#### Extrait du document

Partager la publication "De Top 100 à sparring-partner : entretien savoureux avec Guillaume Rufin"

Guillaume Rufin a été 81e mondial en septembre 2013, à 23 ans. Deux années plus tard, en 2015, le joueur français, miné par des blessures récurrentes aux abdominaux, mettait fin à sa carrière professionnel. Aujourd’hui, le natif de Viriat suit des études de kiné et le tennis représente une petite partie de sa vie. Sans aucune aigreur, ni rancune, Rufin endosse désormais régulièrement le costume de sparring-partner à Roland-Garros et à Bercy. Tennis Legend a rencontré l’ancien membre du Top 100 au Rolex Paris Masters 2018. L’occasion de revenir sur sa courte carrière et sur son expérience en tant que partenaire d’entraînement.
« – Peux-tu revenir sur les raisons qui t’ont poussé à arrêter ta carrière deux ans après avoir atteint le Top 100 ?
Cela s’est passé progressivement. J’ai eu un parcours un peu compliqué dès que j’ai commencé à ne faire vraiment que du tennis. Je me suis fait opérer d’une hanche à 19 ans, puis de la deuxième à 21 ans. Malgré cela, j’ai réussi à monter au classement. J’avais mon projet bien en tête, puis j’ai enchaîné une succession de lésions aux abdominaux. J’en ai fait six entre 2014 et 2015. Je passais trois-quarts de mon temps chez le kiné et cela m’a usé mentalement. Je faisais les efforts pour revenir, pour me rééduquer, pour me réentraîner et j’enchaînais les déceptions. Sentir que l’on peut très bien jouer et que l’on est limité par son corps est assez difficile à gérer. A la fin, je n’avais plus envie de lutter et de faire les efforts.

########
#### Extrait des données

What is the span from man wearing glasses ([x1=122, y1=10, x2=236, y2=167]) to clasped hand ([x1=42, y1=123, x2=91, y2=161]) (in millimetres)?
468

########

| Objectifs |
1. Dans l'entretien avec Guillaume Rufin, reprenez le passage allant de « Cela s’est passé » jusqu'à « faire les efforts. » en substituant « épaule » à « hanche ».
2. D'après l'entretien avec Guillaume Rufin, quel classement mondial le joueur a-t-il atteint en septembre 2013 ?

| Réponses |
1.
Cela s’est passé progressivement. J’ai eu un parcours un peu compliqué dès que j’ai commencé à ne faire vraiment que du tennis. Je me suis fait opérer d’une épaule à 19 ans, puis de la deuxième à 21 ans. Malgré cela, j’ai réussi à monter au classement. J’avais mon projet bien en tête, puis j’ai enchaîné une succession de lésions aux abdominaux. J’en ai fait six entre 2014 et 2015. Je passais trois-quarts de mon temps chez le kiné et cela m’a usé mentalement. Je faisais les efforts pour revenir, pour me rééduquer, pour me réentraîner et j’enchaînais les déceptions. Sentir que l’on peut très bien jouer et que l’on est limité par son corps est assez difficile à gérer. A la fin, je n’avais plus envie de lutter et de faire les efforts.

2. Il a été 81e mondial.